Statistical analysis

The thresholds for the final decision generated were based on the statistical data. First, we applied dilation and erosion operations to eliminate voids and noises to filter the shape of the tumour regions, which were always connected. For still images, we chose the classification threshold from 8 × 8, 16 × 16, 32 × 32, 64 × 64, 128 × 128, and 256 × 256, where 8 × 8 and 256 × 256 led to the minimum and maximum values, respectively. Threshold 32 × 32 had the best performance. Therefore, we determined that images with areas of the regions exceeding 32 × 32 pixels were classified as cancer. For videos, we selected the diagnosis threshold from different time points, including 0.5 s, 1 s, 1.5 s, 2 s, 2.5 s, and 3 s, where 0.5 s and 3 s led to the minimum and maximum values, respectively. Threshold 2 s had the best performance. Therefore, we determined that the videos with consecutive cancerous frames exceeding 2 s were diagnosed as cancer.
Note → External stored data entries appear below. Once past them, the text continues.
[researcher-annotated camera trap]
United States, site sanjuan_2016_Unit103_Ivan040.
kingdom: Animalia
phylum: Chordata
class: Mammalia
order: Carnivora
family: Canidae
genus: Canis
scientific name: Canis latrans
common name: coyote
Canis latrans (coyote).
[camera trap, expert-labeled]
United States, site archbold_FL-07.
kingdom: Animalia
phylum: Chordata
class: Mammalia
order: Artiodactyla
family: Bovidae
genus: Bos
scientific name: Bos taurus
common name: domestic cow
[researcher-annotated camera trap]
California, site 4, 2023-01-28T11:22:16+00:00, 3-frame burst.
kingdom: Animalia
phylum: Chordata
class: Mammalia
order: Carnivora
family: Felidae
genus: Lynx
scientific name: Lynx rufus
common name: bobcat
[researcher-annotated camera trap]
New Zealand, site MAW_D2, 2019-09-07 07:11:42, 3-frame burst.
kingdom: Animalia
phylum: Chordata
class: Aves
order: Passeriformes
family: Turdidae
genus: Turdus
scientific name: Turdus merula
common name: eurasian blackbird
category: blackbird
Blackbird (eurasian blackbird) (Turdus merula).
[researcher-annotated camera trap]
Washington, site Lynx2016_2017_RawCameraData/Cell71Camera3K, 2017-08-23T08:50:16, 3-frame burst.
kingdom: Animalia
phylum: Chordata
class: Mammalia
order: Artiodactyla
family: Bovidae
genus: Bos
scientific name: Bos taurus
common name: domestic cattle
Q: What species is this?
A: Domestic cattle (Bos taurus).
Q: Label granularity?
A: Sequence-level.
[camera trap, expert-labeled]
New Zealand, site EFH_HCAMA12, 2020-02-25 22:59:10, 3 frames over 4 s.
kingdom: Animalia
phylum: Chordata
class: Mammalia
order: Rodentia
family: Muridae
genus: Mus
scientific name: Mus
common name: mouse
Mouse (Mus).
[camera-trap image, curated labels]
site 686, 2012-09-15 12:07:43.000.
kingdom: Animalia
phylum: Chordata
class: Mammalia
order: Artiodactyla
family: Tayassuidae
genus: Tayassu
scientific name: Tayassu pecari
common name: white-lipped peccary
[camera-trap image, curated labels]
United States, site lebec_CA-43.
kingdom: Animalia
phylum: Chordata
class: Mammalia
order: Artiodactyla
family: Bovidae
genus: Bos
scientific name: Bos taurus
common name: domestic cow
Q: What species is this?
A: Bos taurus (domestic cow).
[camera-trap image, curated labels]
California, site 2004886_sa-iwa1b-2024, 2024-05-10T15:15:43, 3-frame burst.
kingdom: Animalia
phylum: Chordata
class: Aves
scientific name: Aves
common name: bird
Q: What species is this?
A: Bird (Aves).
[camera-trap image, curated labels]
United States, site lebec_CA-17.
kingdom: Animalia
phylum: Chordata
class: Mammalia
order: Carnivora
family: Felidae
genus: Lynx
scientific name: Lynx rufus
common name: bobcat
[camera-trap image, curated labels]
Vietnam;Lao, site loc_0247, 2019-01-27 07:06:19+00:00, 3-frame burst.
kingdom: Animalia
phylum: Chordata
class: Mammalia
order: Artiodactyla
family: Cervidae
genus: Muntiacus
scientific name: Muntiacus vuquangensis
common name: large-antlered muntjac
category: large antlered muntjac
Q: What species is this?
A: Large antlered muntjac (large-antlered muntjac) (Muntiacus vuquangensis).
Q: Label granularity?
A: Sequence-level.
To assess the performance of the LPAIDS and laryngologists in identifying cancerous lesions, metrics, including accuracy, sensitivity, specificity, PPV, and NPV, were evaluated by calculating the 95% confidence interval (CI) using the Clopper–Pearson method. Performance comparison between LPAIDS and laryngologists using two-sided McNemar test. The receiver operating characteristic (ROC) curve, which was created according to the true positive rate (sensitivity) and false positive rate (1 – specificity), was employed to show the diagnostic ability of the models in discriminating patients with LPC from controls. The area under the ROC curve (AUC) value was calculated. Larger AUC values indicated better diagnostic performance. Inter-observer and intra-observer agreements of the LPAIDS and laryngologists were computed using Cohen’s kappa coefficient. Statistical significance was set at p < 0·05. Statistical analyses were performed using SPSS (version 22.0; IBM, USA) or Python (version 3.7.13).

Results

Baseline characteristics

Overall, 2382 individuals from FAHSYSU and 6806 individuals from five other hospitals were enrolled in this study. The baseline patient characteristics are shown in Table 1. The prevalence of LPC was 32·3% (558 of the 1727 patients) in the training sets, 41·2% (121 of the 294 patients) in the intrinsic verification sets, 41·3% (149 of 361 the patients) in the internal test sets, 4·2% (94 of the 2242 patients) in the SYMSYSU external test sets, 3·7% (68 of the 1852 patients) in the NHSMU, 2·6% (39 of the 1491 patients) in the FAHSU, 8·0% (42 of the 528 patients) in the TAHSYSU, and 6·9% (48 of the 693 patients) in the SAHSYSU.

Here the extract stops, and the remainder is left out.